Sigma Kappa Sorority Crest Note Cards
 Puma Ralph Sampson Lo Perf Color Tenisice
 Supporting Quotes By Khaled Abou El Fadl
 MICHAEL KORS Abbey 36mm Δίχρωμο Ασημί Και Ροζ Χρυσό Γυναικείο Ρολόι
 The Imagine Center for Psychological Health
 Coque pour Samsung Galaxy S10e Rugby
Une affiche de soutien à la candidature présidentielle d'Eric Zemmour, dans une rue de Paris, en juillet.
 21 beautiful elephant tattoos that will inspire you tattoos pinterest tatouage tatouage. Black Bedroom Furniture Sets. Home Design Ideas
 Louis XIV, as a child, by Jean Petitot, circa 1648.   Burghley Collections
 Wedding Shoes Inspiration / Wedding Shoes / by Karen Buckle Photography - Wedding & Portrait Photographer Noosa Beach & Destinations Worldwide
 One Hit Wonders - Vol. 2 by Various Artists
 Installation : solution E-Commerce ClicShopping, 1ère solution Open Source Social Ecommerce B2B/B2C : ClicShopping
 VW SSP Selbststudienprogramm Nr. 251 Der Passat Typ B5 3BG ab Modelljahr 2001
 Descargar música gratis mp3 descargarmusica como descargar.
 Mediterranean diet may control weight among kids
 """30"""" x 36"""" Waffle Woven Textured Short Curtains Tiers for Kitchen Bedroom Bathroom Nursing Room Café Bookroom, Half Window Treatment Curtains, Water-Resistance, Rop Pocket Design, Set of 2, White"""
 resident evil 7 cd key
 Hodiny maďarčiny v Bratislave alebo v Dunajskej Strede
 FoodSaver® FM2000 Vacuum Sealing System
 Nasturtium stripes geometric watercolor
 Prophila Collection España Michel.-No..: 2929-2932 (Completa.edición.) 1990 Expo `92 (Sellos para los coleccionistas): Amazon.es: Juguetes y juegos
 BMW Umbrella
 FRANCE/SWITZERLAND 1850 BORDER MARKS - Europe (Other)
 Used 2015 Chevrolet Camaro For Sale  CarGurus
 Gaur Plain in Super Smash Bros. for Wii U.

+ + + + + + +

**Work item**
Set down, please, the lines from the line holding "Used 2015 Chevrolet" through the final line of the data, exactly and with nothing added.

**Solved problem**
 Used 2015 Chevrolet Camaro For Sale  CarGurus
 Gaur Plain in Super Smash Bros. for Wii U.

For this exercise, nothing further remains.